Cependant, en prenant en compte la situation mondiale, des études scientifiques montrent qu’environ la moitié des réfugiés souffrent de maladies mentales. Parmi les principaux diagnostics identifiés figurent la dépression et les troubles de stress post-traumatique.
«En ce qui concerne la situation dans les centres d’asile fédéraux et dans les procédures d’asile, nous constatons qu’il existe un problème structurel dans l’identification des demandeurs d’asile traumatisés», souligne Naomi Weber. D’une part, les traumatismes ne sont pas suffisamment reconnus et, d’autre part, on leur accorde trop peu d’attention.
Une question d’économies
Matthias Rysler critique également le fait qu’il n’existe pas de procédures et de règles établies pour traiter les réfugiés traumatisés. Il estime également que les structures d’hébergement existantes ne répondent en aucune façon à leurs besoins. «Pour les personnes souffrant de stress post-traumatique ou de maladies similaires, le séjour dans un logement collectif est généralement particulièrement stressant et les rend malades», relève-t-il.

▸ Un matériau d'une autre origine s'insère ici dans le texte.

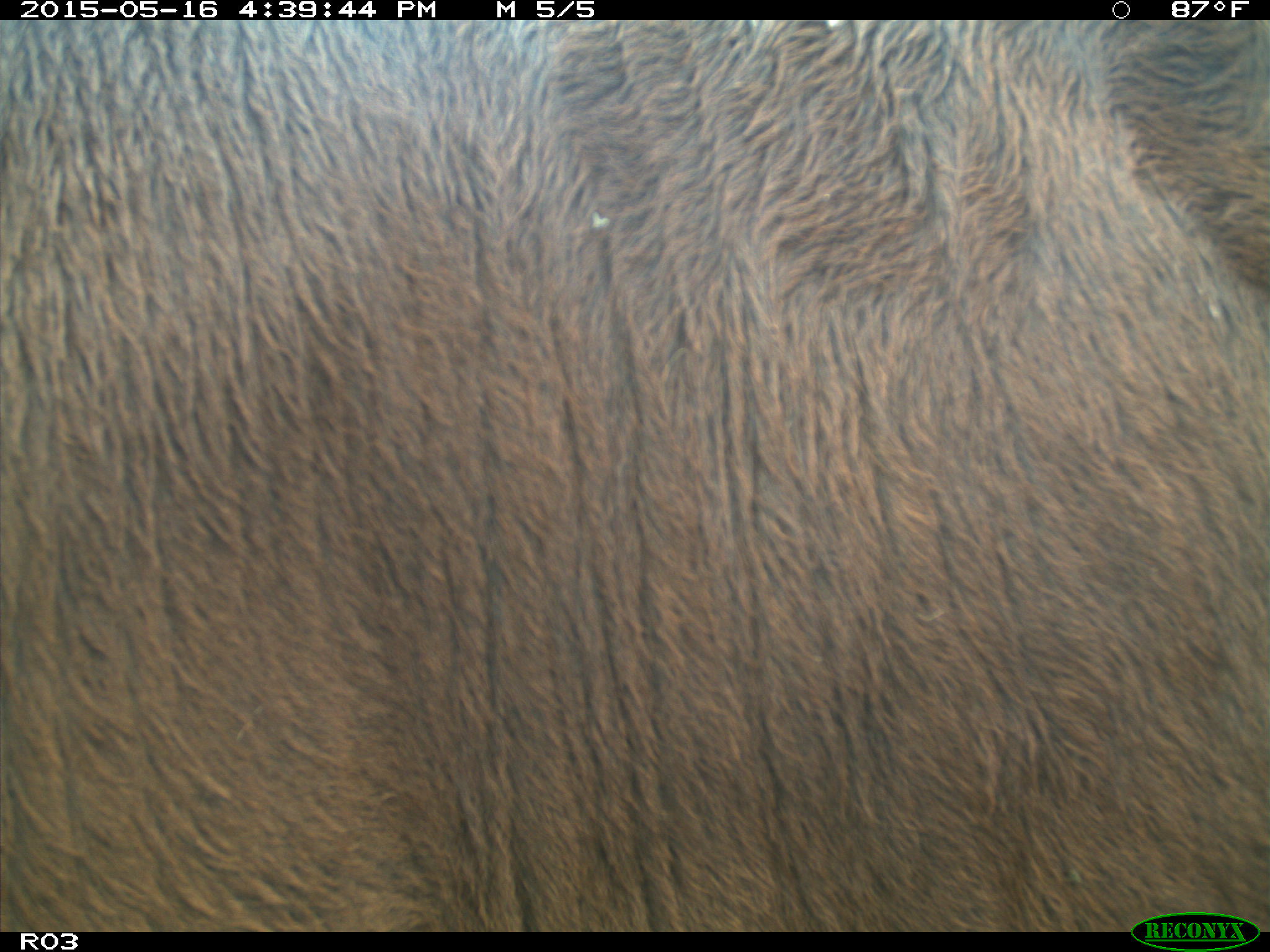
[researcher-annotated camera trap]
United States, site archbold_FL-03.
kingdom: Animalia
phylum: Chordata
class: Mammalia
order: Artiodactyla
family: Bovidae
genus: Bos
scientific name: Bos taurus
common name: domestic cow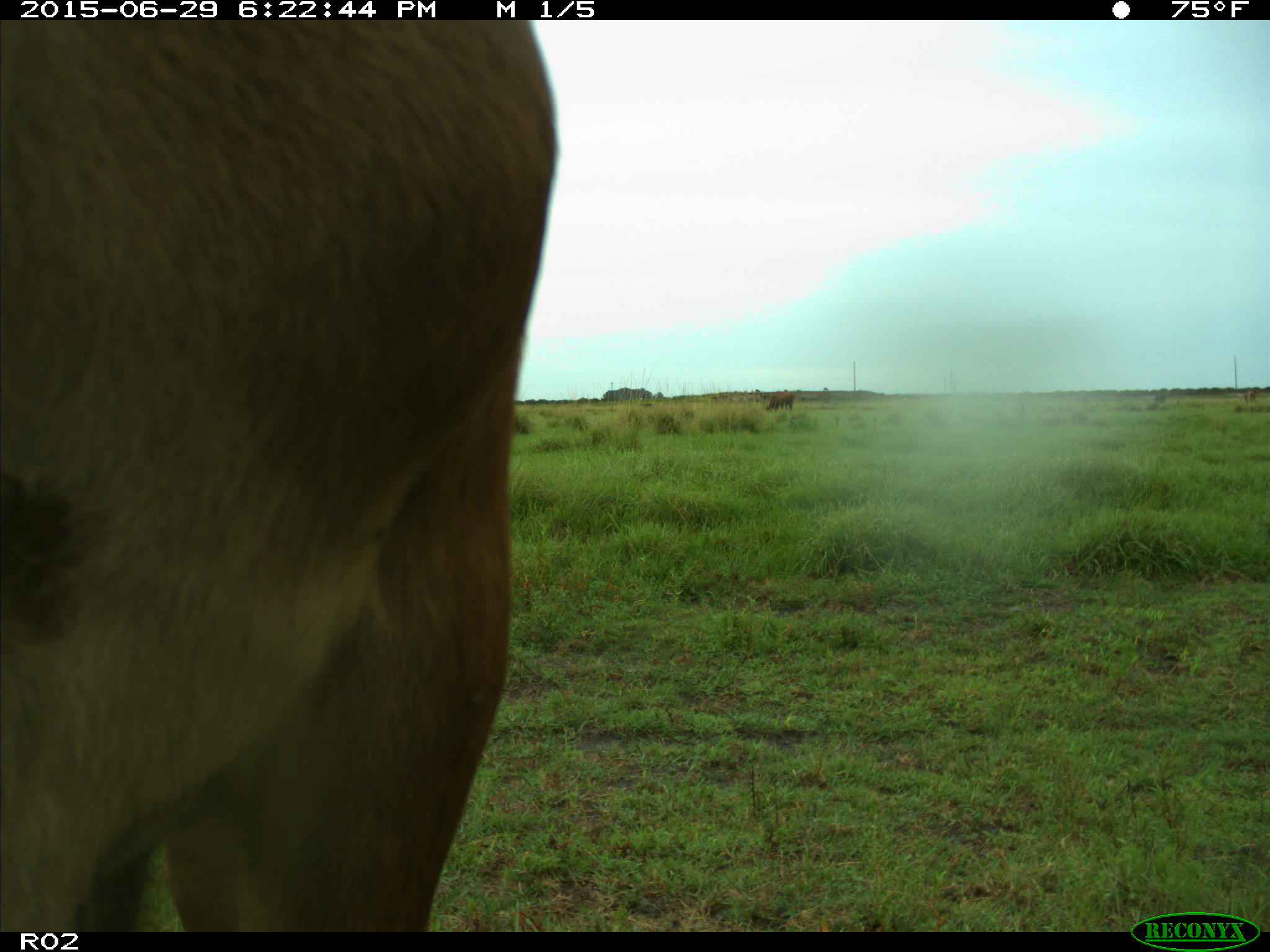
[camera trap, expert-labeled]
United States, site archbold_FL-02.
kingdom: Animalia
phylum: Chordata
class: Mammalia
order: Artiodactyla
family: Bovidae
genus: Bos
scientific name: Bos taurus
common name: domestic cow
Bos taurus (domestic cow).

Aux yeux de Matthias Rysler, il est clair qu’il s’agit d’un problème systémique, provoqué par la pression pour économiser et des finances serrées. C’est pourquoi des organisations privées telles qu’ORS ont régulièrement reçu des mandats du secteur public.
Des économies seraient alors réalisées dans le secteur du personnel. Seuls quelques rares employés d’ORS et d’autres organisations privées auraient les connaissances spécialisées nécessaires pour fournir le service. En règle générale, les employés seraient souvent des personnes issues de domaines professionnels complètement différents.
Pour Naomi Weber, la situation est fondamentalement problématique lorsque le secteur privé à but lucratif devient actif dans le domaine de l’aide humanitaire. «Il faut naturellement se demander combien une entreprise privée peut dépenser pour des soins de qualité aux demandeurs d’asile», dit-elle.
Dans le cas de Khater Obeida, Naomi Weber critique notamment le lieu d’hébergement. «Nous ne comprenons pas pourquoi des demandeurs d’asile particulièrement vulnérables sont hébergés dans une ancienne prison». Cela pourrait déclencher certaines émotions et, dans le pire des cas, conduire à une retraumatisation, estime-t-elle.